The failure of the countries of the former Yugoslavia to address their violent past has had devastating consequences for human rights and could ultimately lead to a return to conflict in the region, according to a new Council of Europe report.
The report, published on Thursday by the council’s commissioner for human rights, Dunja Mijatović, said the region has been backsliding for many years on seeking justice and accountability for the brutal wars of the 1990s in Croatia, Bosnia and Kosovo, which killed more than 130,000 people.
The impact of legal breakthroughs in the aftermath of those wars, such as the establishment of a war crimes tribunal in The Hague, and the arrest and conviction of many of the political and military leaders responsible for the mass killings, are beginning to fade and impunity is returning, the report suggests.
It was hoped that national courts would continue to pursue the many thousands of other perpetrators, but their momentum has slowed dramatically. Ethno-nationalists are politically dominant across the region, promoting hate speech and denial of genocide and other crimes against humanity.
“After the trials in The Hague, most of the people who served a sentence and were recognised as a war criminals return to their communities as heroes, which I find devastating,” Mijatović said.
Her report, Dealing with the Past for a Better Future, concludes: “Time is running out and victims have been waiting for a very long time.
“Worse still, the divisive and hateful narratives that spearheaded the wars of the 1990s are back and regaining strength,” the report says. “This not only threatens reconciliation but even peace.
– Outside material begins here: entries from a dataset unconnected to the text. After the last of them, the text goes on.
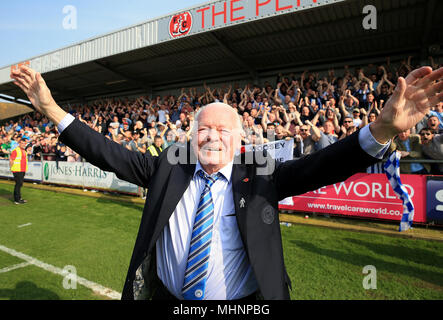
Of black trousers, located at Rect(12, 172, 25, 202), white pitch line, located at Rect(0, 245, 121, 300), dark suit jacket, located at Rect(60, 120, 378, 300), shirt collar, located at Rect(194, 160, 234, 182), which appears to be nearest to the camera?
dark suit jacket, located at Rect(60, 120, 378, 300)

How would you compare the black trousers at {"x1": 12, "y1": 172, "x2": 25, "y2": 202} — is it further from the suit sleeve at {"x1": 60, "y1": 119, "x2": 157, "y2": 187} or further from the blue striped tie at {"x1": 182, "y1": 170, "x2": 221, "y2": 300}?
the blue striped tie at {"x1": 182, "y1": 170, "x2": 221, "y2": 300}

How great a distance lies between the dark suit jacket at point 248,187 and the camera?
1.39 metres

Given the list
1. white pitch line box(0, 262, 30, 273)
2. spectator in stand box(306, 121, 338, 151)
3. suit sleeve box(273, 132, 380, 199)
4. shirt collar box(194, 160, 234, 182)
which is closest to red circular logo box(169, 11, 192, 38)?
spectator in stand box(306, 121, 338, 151)

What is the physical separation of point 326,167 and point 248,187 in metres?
0.48

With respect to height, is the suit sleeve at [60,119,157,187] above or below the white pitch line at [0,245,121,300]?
above

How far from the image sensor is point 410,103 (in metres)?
→ 1.24

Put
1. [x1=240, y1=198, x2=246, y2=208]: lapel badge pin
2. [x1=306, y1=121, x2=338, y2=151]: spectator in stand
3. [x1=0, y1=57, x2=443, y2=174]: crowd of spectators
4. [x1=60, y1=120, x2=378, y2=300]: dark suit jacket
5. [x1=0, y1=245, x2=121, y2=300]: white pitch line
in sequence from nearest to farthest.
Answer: [x1=60, y1=120, x2=378, y2=300]: dark suit jacket
[x1=240, y1=198, x2=246, y2=208]: lapel badge pin
[x1=0, y1=245, x2=121, y2=300]: white pitch line
[x1=0, y1=57, x2=443, y2=174]: crowd of spectators
[x1=306, y1=121, x2=338, y2=151]: spectator in stand

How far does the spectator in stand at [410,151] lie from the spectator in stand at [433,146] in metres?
0.11

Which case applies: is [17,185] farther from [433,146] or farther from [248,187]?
[433,146]

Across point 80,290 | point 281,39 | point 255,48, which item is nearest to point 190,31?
point 255,48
The failure to fully deal with the violent past in the region is having devastating consequences for respect for human rights and the rule of law.”
The mainly Serb areas of northern Kosovo have proven a flashpoint recently. On 24 September, there was a shootout near an Orthodox monastery in the village of Banjska between a heavily armed paramilitary group of Serbs and the Kosovan police. Three Serb gunmen and a policeman from the ethnic Albanian majority were killed in a clash that the government in Pristina blamed on the Serbian leadership in Belgrade.
In Bosnia, the Serb-run half of the country, Republika Srpska, which was carved out largely by ethnic cleansing in the 1992-95 war there, is led by a militant separatist, Milorad Dodik who describes the 1995 genocide at Srebrenica as a “a fabricated myth”.
Dodik and the Serbian president, Aleksandar Vučić, both have close ties with Moscow. In her report, Mijatović, who will leave her post in March, said: “Russian support for Serb rightwing activists and organisations is multifaceted and spans from support for online activities to military training.”
Last week, the Ukrainian president, Volodymyr Zelenskiy, warned that Vladimir Putin planned to stir up renewed conflict in the former Yugoslavia.
“Pay attention to the Balkans. Believe me, we get the information. Russia has a long plan: Middle East, the second distraction will be the Balkans,” Zelenskiy said. “If the countries of the world do nothing now, there will be such an explosion again.”